The issue isn't with referring to colors on a chart by name but with using a color name as the sole identifier. Referring to parts of a chart by color is fine, and provides additional information, as long as a line style or shape identifier is also used, e.g., the "blue solid line" and the "orange dashed line" in the case of a line plot or the "blue circles" and the "orange squares" in the case of a scatter plot. Ideally, I think color swatches should also be included when referring to colors, so it isn't necessary to match the name to the color [1].

[1] https://mpetroff.net/2019/11/figure-caption-color-indicators...

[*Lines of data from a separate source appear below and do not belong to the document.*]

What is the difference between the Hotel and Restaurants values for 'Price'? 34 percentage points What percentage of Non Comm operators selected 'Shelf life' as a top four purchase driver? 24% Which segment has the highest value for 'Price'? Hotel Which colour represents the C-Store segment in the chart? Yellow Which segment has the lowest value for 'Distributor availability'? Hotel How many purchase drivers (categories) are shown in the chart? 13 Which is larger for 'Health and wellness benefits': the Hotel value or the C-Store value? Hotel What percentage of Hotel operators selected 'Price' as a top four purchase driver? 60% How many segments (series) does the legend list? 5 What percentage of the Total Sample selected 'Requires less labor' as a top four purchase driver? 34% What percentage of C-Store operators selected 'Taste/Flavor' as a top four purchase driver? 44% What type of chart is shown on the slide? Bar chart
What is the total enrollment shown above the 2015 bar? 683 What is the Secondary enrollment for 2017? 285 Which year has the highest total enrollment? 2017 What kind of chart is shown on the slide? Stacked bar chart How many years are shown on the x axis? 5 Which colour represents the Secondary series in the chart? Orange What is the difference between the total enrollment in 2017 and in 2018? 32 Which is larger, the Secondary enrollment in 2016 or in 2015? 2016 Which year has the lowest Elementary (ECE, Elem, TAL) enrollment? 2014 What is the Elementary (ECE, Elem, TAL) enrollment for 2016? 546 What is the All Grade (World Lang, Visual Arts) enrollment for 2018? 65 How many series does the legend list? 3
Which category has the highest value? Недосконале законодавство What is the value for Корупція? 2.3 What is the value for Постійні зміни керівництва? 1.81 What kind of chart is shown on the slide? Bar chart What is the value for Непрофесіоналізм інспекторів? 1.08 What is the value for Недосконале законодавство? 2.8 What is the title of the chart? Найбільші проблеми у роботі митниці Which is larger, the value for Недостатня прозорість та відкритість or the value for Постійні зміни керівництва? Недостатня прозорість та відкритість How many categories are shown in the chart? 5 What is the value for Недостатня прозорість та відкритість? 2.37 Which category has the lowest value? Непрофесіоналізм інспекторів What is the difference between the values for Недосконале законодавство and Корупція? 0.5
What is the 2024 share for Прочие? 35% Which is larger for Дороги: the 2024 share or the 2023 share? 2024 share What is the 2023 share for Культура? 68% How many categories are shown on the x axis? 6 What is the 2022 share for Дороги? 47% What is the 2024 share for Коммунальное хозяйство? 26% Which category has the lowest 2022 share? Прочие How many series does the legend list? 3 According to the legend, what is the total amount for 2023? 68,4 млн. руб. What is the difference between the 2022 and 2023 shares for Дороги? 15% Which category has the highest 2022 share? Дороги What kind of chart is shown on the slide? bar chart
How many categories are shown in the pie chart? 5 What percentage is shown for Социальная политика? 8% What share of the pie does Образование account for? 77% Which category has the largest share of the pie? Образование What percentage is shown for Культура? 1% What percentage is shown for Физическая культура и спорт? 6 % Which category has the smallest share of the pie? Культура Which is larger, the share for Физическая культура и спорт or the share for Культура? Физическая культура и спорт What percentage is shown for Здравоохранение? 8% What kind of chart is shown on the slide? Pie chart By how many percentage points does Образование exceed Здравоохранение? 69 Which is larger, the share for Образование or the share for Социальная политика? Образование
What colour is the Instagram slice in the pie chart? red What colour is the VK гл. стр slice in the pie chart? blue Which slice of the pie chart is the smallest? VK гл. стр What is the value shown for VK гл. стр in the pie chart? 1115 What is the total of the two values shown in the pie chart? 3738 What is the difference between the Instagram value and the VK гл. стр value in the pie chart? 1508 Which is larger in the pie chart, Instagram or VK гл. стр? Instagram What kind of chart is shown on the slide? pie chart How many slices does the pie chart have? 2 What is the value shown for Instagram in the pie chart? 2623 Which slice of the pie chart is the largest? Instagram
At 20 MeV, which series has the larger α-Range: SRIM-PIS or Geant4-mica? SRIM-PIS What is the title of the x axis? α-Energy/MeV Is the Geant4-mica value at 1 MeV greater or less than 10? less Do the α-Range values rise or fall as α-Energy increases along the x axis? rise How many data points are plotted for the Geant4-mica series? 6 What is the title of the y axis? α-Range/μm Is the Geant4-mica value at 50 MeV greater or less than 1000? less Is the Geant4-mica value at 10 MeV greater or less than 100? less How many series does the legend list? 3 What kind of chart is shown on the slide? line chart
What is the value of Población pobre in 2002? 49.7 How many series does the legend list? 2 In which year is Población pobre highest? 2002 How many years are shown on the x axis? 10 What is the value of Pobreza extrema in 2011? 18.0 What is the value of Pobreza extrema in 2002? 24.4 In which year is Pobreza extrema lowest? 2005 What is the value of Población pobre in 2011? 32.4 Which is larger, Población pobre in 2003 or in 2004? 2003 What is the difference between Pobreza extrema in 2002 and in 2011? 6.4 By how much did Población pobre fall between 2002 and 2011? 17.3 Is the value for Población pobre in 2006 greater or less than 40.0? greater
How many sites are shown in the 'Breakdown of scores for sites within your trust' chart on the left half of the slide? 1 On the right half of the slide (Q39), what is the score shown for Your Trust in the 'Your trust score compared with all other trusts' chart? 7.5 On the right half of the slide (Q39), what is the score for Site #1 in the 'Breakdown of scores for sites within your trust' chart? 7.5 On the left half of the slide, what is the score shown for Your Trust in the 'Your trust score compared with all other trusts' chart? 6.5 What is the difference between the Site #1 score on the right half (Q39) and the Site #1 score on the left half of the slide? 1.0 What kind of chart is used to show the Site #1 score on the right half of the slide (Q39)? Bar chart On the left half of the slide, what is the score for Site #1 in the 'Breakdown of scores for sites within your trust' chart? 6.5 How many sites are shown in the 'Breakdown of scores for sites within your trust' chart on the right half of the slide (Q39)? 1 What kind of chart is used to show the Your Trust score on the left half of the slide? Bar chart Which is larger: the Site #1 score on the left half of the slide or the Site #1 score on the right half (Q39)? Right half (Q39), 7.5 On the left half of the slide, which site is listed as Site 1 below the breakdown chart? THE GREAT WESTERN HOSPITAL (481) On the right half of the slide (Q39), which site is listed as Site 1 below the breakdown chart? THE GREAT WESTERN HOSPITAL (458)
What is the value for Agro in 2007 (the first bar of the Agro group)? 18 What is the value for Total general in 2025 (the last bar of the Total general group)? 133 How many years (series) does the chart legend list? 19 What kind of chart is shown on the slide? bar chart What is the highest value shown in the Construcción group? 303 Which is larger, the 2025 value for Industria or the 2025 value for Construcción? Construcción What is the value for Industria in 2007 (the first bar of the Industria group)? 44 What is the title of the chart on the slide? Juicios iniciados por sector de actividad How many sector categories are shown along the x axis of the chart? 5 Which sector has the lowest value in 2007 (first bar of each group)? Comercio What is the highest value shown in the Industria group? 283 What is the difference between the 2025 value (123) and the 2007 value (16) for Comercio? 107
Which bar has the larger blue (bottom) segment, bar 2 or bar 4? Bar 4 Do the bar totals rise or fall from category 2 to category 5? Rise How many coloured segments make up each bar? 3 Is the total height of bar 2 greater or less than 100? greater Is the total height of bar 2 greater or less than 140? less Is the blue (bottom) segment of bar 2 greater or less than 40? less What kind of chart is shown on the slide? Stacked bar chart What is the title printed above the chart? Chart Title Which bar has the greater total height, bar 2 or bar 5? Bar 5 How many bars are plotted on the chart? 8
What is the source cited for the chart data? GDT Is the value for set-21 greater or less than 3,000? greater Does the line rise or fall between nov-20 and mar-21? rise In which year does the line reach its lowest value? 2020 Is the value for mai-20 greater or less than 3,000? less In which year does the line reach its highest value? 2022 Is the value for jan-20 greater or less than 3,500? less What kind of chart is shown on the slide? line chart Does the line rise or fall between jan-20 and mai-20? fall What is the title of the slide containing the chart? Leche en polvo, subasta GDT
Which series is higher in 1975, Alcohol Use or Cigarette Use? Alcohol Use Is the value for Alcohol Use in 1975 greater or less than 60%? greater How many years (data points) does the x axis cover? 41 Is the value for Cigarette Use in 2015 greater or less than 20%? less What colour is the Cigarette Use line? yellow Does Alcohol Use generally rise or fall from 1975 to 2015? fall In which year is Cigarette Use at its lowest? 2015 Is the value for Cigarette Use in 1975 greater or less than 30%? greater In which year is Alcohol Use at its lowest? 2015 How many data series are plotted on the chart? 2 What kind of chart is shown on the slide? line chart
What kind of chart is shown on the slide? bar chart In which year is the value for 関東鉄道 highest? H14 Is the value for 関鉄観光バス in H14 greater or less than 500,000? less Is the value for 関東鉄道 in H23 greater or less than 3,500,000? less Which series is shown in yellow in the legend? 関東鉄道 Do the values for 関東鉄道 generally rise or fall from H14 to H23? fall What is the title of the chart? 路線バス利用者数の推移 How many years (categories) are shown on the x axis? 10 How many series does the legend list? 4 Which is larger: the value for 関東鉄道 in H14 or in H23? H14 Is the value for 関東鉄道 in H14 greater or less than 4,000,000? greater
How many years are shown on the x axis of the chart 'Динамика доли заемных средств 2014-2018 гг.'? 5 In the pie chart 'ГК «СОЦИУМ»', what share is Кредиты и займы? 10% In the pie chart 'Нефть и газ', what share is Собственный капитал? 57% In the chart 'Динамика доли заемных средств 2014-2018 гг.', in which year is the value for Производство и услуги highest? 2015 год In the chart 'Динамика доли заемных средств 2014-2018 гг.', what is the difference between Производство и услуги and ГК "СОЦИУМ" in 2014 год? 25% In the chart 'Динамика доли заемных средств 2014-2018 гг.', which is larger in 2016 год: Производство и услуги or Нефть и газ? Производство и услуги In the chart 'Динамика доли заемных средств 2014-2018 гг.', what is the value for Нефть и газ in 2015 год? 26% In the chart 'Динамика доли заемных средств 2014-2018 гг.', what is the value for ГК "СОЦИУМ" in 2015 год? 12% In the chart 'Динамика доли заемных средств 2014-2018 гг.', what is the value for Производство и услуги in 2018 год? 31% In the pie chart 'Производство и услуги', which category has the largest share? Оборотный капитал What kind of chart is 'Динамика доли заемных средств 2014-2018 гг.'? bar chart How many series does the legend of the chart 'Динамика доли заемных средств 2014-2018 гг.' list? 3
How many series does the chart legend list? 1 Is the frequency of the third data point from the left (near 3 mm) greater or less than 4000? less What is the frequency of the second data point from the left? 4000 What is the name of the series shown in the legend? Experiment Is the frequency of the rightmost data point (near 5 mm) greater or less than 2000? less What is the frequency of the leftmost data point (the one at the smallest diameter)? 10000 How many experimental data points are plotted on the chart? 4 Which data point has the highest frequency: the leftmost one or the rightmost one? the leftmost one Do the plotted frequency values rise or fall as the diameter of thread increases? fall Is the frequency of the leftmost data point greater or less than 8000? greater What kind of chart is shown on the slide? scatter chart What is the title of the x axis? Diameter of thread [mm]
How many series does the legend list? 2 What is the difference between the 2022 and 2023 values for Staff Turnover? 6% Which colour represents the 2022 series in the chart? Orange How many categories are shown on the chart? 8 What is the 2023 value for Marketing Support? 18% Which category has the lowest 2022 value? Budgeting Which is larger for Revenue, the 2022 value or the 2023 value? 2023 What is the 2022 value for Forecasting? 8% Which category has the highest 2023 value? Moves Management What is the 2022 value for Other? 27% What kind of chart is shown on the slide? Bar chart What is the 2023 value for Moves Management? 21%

Yes, using multiple identifiers would work as well.

The use of colour swatches is interesting, though I would add that it should use a standard palette of colours to ensure that there is also differentiation based upon intensity (which would also help in the grey scale printout example).


> First, if you have the option of using one or the other, do so. Like, you can use red, blue, yellow, purple, and black for lines on a graph before you even need to find an additional color like green.

I don't see this advice getting much uptake.

First, green isn't a second thought for people with normal vision. It's a first thought. I can understand how this wouldn't be true if, to you, it didn't exist.

Second, the color space without green is harder to draw contrasts in than the color space with green.

Third, a friend of mine with red/green colorblindness always complained that he couldn't tell the difference between blue ("rare") and purple ("epic") items in World of Warcraft. (WoW has since solved this problem by throwing out the concept of item quality entirely, but the colors are still there anyway.)

So you're advising that people should make a quite unnatural choice, which will markedly reduce usability for almost everyone, but which won't actually solve the problem for the colorblind. It's just not a move that makes sense.


> Third, a friend of mine with red/green colorblindness always complained that he couldn't tell the difference between blue ("rare") and purple ("epic") items in World of Warcraft.

I call things that are apparently clearly blue “purple” a lot–I assume some sort of overcompensation of some sort. It’s strange how we adapt, isn’t it?